Ahmadinejad’s brinkmanship     2005-
           The surprise election of the populist Mahmoud Ahmadinejad in 2005 again changed the dynamics of Iranian foreign policy—this time back to the hardline positions of the early revolution. The regime immediately announced a resumption of uranium enrichment. And Iran’s controversial nuclear program immediately became the focal point of its foreign policy and world diplomacy. Iran’s Gulf neighbors were at least as alarmed as Israel and the United States.
 
            Saudi Arabia and Iran increasingly found themselves vying for regional influence in proxy battles in Lebanon, the Palestinian territories, Iraq and even Afghanistan. The days of détente seemed a distant memory. In Iraq, Saudi Arabia’s Sunni monarchy tried to protect the Sunni minority while Iran worked with an array of Shiite groups and the two major Kurdish parties to influence the budding Iraqi state. Iraq’s March 2010 elections seemed to indicate that Iran’s efforts had paid off. Immediately after the disputed elections, three of the top four candidates turned up in Tehran for “consultations” with Iranian officials.
 
            A microcosm of the rivalry played out in the United Arab Emirates. For years, Iran’s one GCC ally was oil-less Dubai in the UAE, the Gulf’s rising commercial center which was home to as many Iranians as Emiratis. Tehran’s rival was oil-rich Abu Dhabi, the politically powerful UAE capital allied with the United States. Dubai’s 2008 financial crisis and Abu Dhabi’s subsequent bail-out of its over-leveraged brother tipped the balance in Abu Dhabi’s favor.
 
Factoids
  • In 2009, Dubai-Iran trade was estimated at $10 billion, a fall from the estimated $12 billion figure in 2008, due to the global financial crisis and tighter controls by U.A.E authorities on Iran trade. New rounds of sanctions and more stringent oversight by Abu Dhabi is expected to lower the trade numbers further in 2010, but Iran remains the U.A.E.’s fourth largest trade partner after China, the United States and India. Most trade represented goods from around the world that land in Dubai ports and are re-exported to Iran.

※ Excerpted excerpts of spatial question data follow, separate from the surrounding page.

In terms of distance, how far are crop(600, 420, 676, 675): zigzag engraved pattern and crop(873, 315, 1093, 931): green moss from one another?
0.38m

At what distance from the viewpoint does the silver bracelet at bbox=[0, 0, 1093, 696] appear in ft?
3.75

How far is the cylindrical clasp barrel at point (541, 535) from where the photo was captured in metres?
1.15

  • Iran and Oman serve as joint “policemen of the Straits of Hormuz,” the world’s most important oil chokepoint. Some two-fifths of the world’s globally traded oil passes through the Strait, which at its narrowest point is only 21 miles wide.

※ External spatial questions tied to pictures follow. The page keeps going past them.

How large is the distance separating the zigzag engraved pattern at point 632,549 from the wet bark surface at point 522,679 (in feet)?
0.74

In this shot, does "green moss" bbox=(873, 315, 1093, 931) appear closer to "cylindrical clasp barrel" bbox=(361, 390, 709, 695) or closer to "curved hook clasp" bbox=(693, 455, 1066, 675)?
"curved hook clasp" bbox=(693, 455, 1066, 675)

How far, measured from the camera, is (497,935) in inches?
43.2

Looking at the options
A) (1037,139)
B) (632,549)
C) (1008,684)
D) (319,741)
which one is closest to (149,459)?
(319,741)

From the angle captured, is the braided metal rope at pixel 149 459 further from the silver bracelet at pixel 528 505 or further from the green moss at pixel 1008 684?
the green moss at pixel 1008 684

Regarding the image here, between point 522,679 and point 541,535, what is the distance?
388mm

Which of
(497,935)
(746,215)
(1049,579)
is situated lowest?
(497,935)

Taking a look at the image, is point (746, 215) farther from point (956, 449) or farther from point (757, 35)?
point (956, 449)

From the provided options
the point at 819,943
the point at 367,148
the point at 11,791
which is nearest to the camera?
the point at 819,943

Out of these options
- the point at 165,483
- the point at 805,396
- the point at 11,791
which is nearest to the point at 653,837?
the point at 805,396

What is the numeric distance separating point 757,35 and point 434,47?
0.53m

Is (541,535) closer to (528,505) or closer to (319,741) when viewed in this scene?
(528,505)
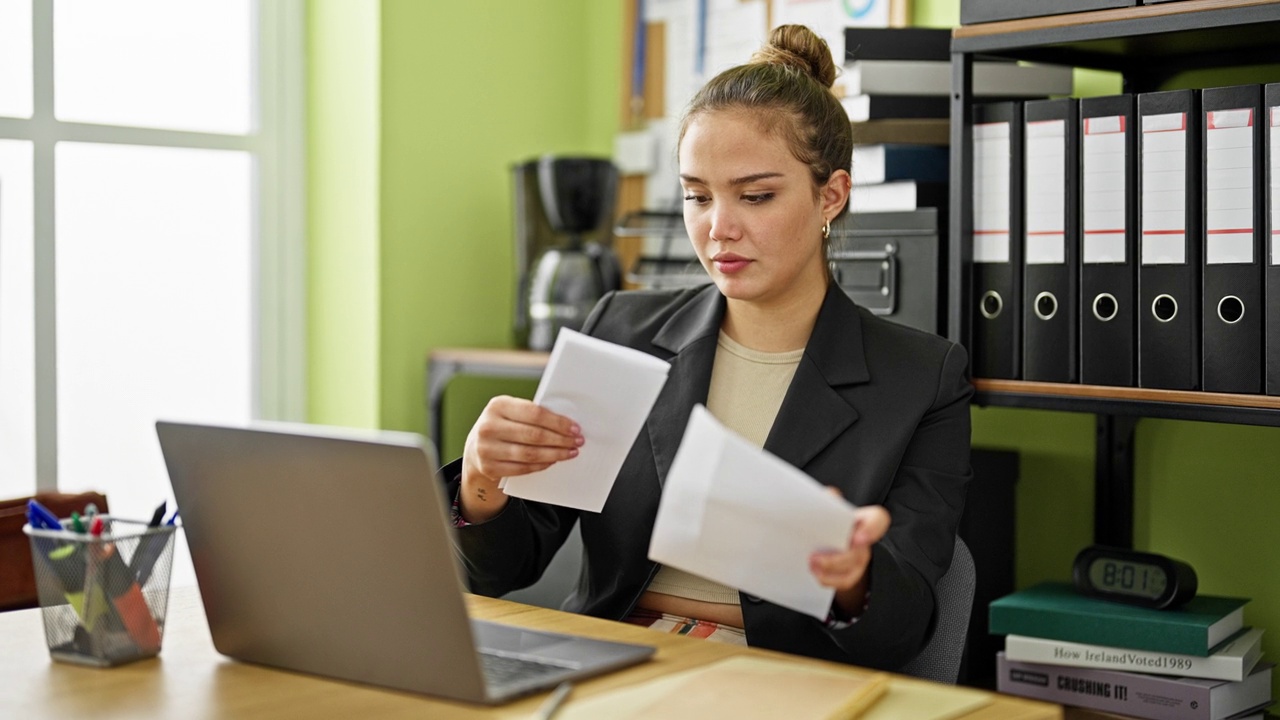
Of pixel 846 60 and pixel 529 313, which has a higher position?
pixel 846 60

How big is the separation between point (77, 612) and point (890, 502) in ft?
2.57

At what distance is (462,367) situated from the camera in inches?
95.3

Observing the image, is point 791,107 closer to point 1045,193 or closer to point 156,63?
point 1045,193

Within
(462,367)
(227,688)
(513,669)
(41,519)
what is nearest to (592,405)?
(513,669)

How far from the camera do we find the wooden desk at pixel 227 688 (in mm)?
948

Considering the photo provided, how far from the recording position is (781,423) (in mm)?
1456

  • Iran’s threats to “close down the Strait” in the event of U.S. or Israeli strikes ring hollow, as a closure would damage Iran’s own oil industry, the most vital source of state revenues.

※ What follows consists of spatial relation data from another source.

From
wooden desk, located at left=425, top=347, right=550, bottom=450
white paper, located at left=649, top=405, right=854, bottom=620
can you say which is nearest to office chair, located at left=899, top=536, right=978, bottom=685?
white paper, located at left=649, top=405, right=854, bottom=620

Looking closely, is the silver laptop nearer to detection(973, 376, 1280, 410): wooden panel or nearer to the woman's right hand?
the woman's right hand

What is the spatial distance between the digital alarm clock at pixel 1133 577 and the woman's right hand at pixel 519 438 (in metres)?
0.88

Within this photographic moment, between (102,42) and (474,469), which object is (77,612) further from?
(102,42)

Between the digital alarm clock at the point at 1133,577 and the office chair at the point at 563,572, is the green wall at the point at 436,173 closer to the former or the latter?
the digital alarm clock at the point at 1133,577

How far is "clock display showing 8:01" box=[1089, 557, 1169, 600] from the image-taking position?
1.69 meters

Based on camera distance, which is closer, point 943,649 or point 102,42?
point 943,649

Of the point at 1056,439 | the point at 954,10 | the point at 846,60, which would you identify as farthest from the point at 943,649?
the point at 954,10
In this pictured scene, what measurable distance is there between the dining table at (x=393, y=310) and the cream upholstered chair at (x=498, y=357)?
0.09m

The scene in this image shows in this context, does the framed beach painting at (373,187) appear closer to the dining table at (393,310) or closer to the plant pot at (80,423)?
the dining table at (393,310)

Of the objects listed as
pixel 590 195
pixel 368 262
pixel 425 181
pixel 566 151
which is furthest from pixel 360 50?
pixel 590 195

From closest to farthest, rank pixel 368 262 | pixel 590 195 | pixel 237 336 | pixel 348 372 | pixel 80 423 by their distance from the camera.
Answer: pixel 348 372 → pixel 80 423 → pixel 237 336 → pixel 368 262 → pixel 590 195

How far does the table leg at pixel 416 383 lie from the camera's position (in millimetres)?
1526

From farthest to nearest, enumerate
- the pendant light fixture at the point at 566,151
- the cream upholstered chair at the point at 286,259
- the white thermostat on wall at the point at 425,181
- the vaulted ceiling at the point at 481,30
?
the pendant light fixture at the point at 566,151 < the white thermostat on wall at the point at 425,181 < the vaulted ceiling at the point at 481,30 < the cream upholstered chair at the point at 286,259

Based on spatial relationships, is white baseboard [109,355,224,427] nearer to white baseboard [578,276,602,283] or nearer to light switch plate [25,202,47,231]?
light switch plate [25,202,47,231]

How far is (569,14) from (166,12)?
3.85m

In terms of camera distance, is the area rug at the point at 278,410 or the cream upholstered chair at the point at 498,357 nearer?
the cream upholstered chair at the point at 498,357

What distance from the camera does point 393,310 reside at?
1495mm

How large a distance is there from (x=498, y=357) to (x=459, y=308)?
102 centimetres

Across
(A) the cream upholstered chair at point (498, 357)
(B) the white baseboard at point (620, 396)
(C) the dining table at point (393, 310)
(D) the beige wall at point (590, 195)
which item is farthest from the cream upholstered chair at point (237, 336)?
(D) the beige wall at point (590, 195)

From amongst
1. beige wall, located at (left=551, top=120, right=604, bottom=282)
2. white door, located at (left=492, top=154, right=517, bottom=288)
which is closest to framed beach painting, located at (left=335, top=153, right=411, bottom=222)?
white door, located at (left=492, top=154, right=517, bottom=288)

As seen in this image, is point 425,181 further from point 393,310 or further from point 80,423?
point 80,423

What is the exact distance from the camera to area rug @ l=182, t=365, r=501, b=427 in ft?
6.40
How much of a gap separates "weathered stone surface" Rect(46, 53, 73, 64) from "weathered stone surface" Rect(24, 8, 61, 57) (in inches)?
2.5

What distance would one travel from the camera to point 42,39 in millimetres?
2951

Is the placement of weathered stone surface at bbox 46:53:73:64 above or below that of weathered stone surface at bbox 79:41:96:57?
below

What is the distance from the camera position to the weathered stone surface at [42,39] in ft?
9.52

  • Qatar has increasingly reached out to Iran, even discussing ways to bring Tehran into regional security discussions.
  • The name of the body of water linking these eight states has occasionally sparked diplomatic spats. For Iranians, it is indisputably the Persian Gulf. For many Arab states, it is either “the Gulf” or, more provocatively, “the Arabian Gulf.” Most official atlases refer to the body of water as the Persian Gulf.

 

The future
  • An Israeli attack on Iran's nuclear facilities could spark a wider regional war with dramatic repercussions for the Persian Gulf region, leading to a skyrocketing oil prices, and potential conflict between Iran and America’s key Gulf Arab allies, Saudi Arabia and the United Arab Emirates.
  • The world’s major oil players have largely abandoned Iran, but are active in Iraq. If Iraq achieves its ambitious oil targets, it could surpass Iran as the Gulf’s second largest producer within a decade. This would have repercussions for the regional balance of power.
  • The Iran-Dubai trade relationship will be tested by sanctions and U.S. pressure. But historic links are too deep to imagine a drastic reduction in trade, even though Iranian merchants may not feel as welcome as in the past.
 
Afshin Molavi is a senior fellow at the New America Foundation.